Daisy, meanwhile, displays her extremes. She tends to be either all-in or she runs away, like she ran away after becoming Inhuman, after losing Lincoln, and after losing Coulson. Now she confronts that loss, head-on, and she’s the only one accepting that Sarge is not Coulson, even taking the sword to kill him with it. If it works on him, after all, and he and Izel are the same, then it should work on Izel, too. And it has to be her, because she’s the only one truly willing to go through with it.
…that is, until Sarge demonstrates the one thing that he never has before, the one thing that truly separated him from Coulson: a willingness to sacrifice himself.
He wasn’t trying to break out. He was trying to find the sword. And he was looking for it so he could kill himself with it.
He has accepted that he and Izel are the same sort of creature, and, just like Daisy, realizes that if the sword can kill him, then it can kill her, too. He’s never shrunk from doing what he believes is necessary, but it’s always been someone else he’s sacrificed, never himself. He’s willing to die, even wants to die, rather than hurt the people Coulson knew, in order to give them a chance at killing Izel. That is something Sarge, as we’ve known him, would never do. But Coulson would.
It’s ironic. Daisy’s determination that Sarge was not, at all, Coulson turned out to be the very thing that brought that bit of Coulson to the surface, overpowering the Pachakutiq part of him that does not truly care about other people.

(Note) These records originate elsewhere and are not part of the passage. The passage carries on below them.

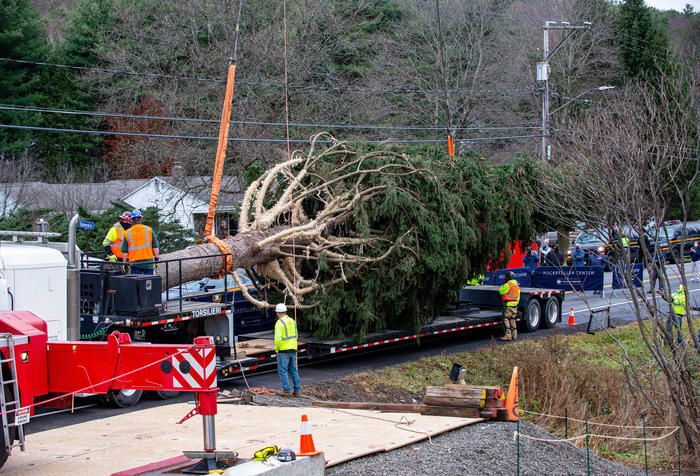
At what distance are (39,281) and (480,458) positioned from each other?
6095mm

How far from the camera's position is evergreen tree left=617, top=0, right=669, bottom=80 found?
43875mm

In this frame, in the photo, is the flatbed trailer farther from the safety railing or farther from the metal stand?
the metal stand

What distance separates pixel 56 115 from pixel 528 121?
74.6ft

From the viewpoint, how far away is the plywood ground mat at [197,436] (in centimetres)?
898

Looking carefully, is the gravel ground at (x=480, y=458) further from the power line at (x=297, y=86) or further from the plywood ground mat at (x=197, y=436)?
the power line at (x=297, y=86)

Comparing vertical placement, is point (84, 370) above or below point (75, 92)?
below

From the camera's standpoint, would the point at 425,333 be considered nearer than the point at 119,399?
No

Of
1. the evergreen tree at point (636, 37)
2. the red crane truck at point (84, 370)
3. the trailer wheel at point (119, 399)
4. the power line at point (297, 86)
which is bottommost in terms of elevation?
the trailer wheel at point (119, 399)

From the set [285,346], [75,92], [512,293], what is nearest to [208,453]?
[285,346]

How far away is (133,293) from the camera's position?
14.0 meters

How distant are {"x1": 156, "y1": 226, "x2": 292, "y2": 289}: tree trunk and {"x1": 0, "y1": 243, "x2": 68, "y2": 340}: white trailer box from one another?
3.11 metres

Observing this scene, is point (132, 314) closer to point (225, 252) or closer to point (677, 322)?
point (225, 252)

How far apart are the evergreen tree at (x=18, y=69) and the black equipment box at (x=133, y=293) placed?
78.0 feet

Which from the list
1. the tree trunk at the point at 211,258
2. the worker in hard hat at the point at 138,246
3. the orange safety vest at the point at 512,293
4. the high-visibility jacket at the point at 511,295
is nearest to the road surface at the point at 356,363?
the high-visibility jacket at the point at 511,295
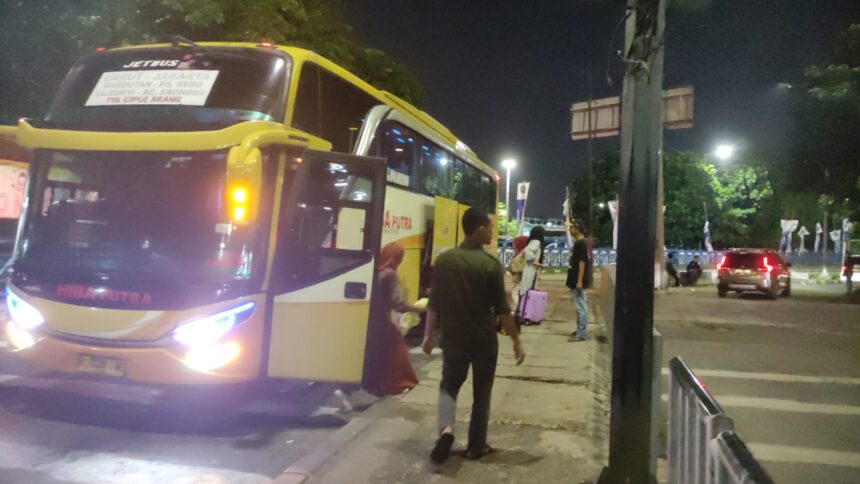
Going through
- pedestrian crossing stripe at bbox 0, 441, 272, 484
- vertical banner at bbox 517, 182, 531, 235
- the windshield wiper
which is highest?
vertical banner at bbox 517, 182, 531, 235

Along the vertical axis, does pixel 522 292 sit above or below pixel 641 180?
below

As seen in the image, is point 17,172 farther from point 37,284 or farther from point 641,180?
point 641,180

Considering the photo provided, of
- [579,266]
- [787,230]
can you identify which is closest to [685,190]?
[787,230]

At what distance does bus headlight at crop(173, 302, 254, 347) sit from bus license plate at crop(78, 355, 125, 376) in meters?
0.59

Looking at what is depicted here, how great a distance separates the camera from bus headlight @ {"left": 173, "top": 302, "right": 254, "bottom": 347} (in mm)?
5504

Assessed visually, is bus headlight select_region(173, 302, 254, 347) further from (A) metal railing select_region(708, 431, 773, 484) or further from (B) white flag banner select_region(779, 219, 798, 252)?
(B) white flag banner select_region(779, 219, 798, 252)

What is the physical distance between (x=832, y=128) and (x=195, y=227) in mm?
21688

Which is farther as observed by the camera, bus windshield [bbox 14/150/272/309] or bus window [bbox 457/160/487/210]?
bus window [bbox 457/160/487/210]

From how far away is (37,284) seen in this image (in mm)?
5910

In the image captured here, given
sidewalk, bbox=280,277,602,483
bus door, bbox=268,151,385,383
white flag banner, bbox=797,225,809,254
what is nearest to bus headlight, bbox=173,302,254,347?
bus door, bbox=268,151,385,383

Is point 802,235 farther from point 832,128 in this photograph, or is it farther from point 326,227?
point 326,227

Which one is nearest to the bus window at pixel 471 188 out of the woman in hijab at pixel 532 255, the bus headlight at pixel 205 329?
the woman in hijab at pixel 532 255

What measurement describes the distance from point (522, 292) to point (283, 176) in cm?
689

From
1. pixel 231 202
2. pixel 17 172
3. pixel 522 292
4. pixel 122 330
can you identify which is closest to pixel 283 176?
pixel 231 202
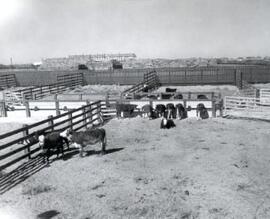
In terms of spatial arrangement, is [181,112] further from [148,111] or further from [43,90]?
[43,90]

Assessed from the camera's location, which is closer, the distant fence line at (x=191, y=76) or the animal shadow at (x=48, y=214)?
the animal shadow at (x=48, y=214)

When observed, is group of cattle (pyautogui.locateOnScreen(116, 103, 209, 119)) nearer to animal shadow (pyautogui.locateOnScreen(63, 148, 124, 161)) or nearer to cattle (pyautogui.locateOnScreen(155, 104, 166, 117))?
cattle (pyautogui.locateOnScreen(155, 104, 166, 117))

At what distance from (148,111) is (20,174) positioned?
7873 mm

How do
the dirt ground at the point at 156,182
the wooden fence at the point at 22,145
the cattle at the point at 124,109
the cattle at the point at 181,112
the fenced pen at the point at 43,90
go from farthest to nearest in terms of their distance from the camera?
the fenced pen at the point at 43,90
the cattle at the point at 124,109
the cattle at the point at 181,112
the wooden fence at the point at 22,145
the dirt ground at the point at 156,182

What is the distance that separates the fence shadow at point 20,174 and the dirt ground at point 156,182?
0.66ft

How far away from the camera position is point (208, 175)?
777cm

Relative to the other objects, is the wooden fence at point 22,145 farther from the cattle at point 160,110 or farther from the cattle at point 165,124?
the cattle at point 165,124

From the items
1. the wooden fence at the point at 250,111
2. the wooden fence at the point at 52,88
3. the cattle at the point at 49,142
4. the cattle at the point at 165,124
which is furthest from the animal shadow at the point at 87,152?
the wooden fence at the point at 52,88

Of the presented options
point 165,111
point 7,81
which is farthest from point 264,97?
point 7,81

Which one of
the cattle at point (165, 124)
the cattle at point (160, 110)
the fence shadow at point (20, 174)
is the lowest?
the fence shadow at point (20, 174)

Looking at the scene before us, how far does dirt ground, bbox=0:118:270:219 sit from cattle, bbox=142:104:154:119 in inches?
133

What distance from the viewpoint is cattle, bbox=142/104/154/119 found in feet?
48.8

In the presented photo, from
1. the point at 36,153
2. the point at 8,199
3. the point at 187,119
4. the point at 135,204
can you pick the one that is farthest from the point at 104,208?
the point at 187,119

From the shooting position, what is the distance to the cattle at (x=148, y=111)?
1488 cm
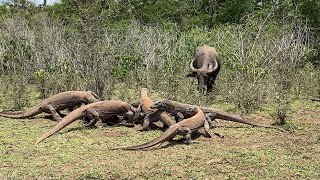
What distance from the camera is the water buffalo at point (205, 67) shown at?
12.0 meters

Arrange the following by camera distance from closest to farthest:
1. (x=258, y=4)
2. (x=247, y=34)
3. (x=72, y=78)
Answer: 1. (x=72, y=78)
2. (x=247, y=34)
3. (x=258, y=4)

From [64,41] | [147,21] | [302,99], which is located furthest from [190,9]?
[302,99]

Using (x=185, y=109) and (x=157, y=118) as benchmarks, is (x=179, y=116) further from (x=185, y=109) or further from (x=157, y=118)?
(x=157, y=118)

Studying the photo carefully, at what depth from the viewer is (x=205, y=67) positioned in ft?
40.5

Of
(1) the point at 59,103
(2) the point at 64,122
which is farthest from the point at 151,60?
(2) the point at 64,122

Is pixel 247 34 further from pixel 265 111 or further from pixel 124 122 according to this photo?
pixel 124 122

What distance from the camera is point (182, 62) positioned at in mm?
14336

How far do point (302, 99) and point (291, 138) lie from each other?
466 centimetres

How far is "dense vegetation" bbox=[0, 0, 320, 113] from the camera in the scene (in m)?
11.0

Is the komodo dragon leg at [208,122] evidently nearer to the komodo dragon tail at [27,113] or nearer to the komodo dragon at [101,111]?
the komodo dragon at [101,111]

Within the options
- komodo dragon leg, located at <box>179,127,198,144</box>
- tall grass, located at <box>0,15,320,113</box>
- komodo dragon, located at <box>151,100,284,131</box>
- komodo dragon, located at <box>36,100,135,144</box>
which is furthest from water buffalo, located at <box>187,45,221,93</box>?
komodo dragon leg, located at <box>179,127,198,144</box>

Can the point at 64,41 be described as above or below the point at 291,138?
above

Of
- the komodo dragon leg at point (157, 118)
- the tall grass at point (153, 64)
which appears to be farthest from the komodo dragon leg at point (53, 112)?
the komodo dragon leg at point (157, 118)

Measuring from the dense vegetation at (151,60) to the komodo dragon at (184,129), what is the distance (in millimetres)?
1942
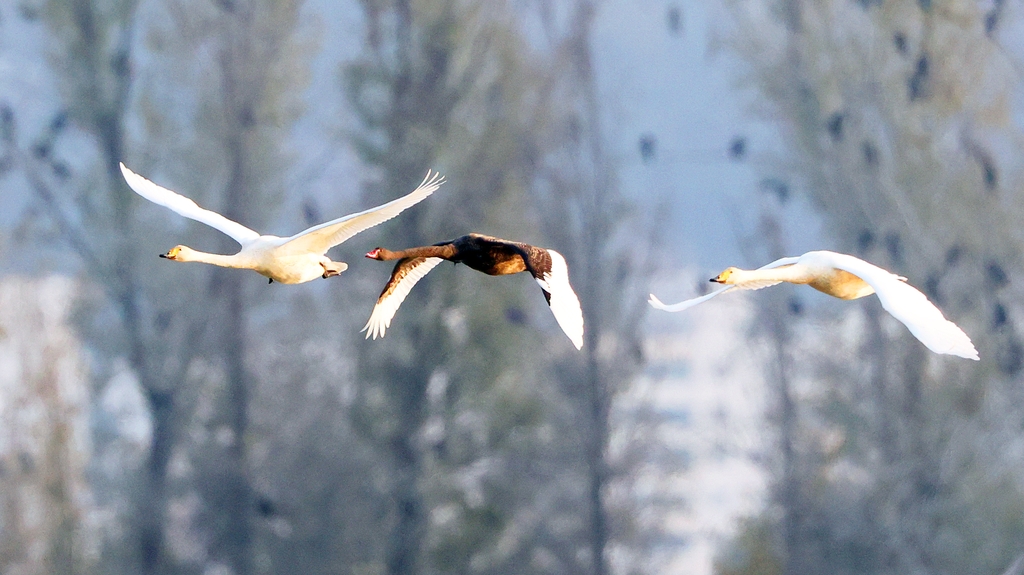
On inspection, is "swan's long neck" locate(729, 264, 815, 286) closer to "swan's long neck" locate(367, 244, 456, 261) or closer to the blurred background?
"swan's long neck" locate(367, 244, 456, 261)

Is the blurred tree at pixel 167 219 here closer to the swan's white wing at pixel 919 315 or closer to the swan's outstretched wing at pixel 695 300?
the swan's outstretched wing at pixel 695 300

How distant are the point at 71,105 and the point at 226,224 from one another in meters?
16.5

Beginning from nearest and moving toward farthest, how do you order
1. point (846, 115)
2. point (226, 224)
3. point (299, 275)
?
1. point (299, 275)
2. point (226, 224)
3. point (846, 115)

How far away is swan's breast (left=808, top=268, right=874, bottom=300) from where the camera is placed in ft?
25.8

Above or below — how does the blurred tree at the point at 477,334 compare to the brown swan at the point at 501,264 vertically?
above

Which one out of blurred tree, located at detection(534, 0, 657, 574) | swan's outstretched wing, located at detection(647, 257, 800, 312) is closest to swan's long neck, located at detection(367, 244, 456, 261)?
swan's outstretched wing, located at detection(647, 257, 800, 312)

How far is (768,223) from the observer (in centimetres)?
2344

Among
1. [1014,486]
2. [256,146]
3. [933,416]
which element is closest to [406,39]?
[256,146]

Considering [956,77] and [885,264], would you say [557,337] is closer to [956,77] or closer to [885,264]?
[885,264]

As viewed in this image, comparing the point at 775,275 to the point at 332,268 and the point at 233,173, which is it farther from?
the point at 233,173

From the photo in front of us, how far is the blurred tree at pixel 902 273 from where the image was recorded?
69.5 feet

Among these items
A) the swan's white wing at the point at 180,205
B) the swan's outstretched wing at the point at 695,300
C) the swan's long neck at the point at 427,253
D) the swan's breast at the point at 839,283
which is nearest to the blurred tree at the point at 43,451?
the swan's white wing at the point at 180,205

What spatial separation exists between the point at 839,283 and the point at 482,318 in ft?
49.0

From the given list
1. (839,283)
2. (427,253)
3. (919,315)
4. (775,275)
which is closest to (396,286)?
(427,253)
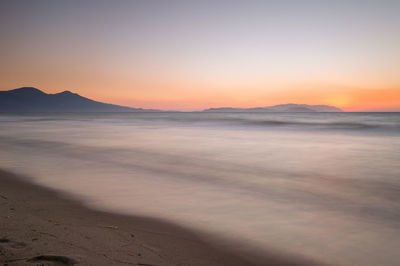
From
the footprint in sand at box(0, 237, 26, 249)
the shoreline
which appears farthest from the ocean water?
the footprint in sand at box(0, 237, 26, 249)

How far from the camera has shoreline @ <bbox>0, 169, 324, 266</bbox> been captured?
2422 mm

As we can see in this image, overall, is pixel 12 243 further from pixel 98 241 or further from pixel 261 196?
pixel 261 196

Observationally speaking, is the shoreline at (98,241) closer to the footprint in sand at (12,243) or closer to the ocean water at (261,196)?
the footprint in sand at (12,243)

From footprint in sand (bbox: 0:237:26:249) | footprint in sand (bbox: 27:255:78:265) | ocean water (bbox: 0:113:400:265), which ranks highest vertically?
footprint in sand (bbox: 0:237:26:249)

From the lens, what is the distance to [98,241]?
2.81 meters

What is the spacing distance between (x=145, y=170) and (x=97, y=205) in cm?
318

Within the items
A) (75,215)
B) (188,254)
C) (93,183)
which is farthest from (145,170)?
(188,254)

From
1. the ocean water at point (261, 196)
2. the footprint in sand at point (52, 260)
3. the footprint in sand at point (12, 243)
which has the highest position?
the footprint in sand at point (12, 243)

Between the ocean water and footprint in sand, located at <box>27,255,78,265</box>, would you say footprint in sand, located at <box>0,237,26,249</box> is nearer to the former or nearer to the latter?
footprint in sand, located at <box>27,255,78,265</box>

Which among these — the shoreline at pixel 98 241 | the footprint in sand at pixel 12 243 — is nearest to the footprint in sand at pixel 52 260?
the shoreline at pixel 98 241

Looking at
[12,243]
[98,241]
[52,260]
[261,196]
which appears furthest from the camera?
[261,196]

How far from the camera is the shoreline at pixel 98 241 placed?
2.42 metres

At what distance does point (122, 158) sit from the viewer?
9531 mm

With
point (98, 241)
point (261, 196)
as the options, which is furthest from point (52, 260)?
point (261, 196)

This round of the war goes to the echo of humanity.
So, Shield has a weapon to kill Izel with, they have a device in the works that can keep her from possessing them, they have a bit of Coulson given back to them in their hour of need, and they have coordinates provided by Benson.
Izel, however, has the power of the Di’Allas, and she has Mack and Yo-Yo, and she’s at the temple in question. All she needs, now, is to restore the Di’Allas to their physical form. It has to do with the harmonic frequency thing, the entire temple is built for it, every stone in its place. For her to use the Di’Allas properly, they need to be put back into their previous stone-like form. Mack and Yo-Yo can’t do that, but, unfortunately, their fears conjure up the one person who could: Flint.
Crap.
Oh, and somewhere out in space, Malachi leads a small coup to take over leadership of the Chronicoms, killing Atara and setting in motion a plan to restore Chronica 2 only after they conquer a planet and turn it into Chronica 3. How much do you want to bet they set their sights on conquering Earth?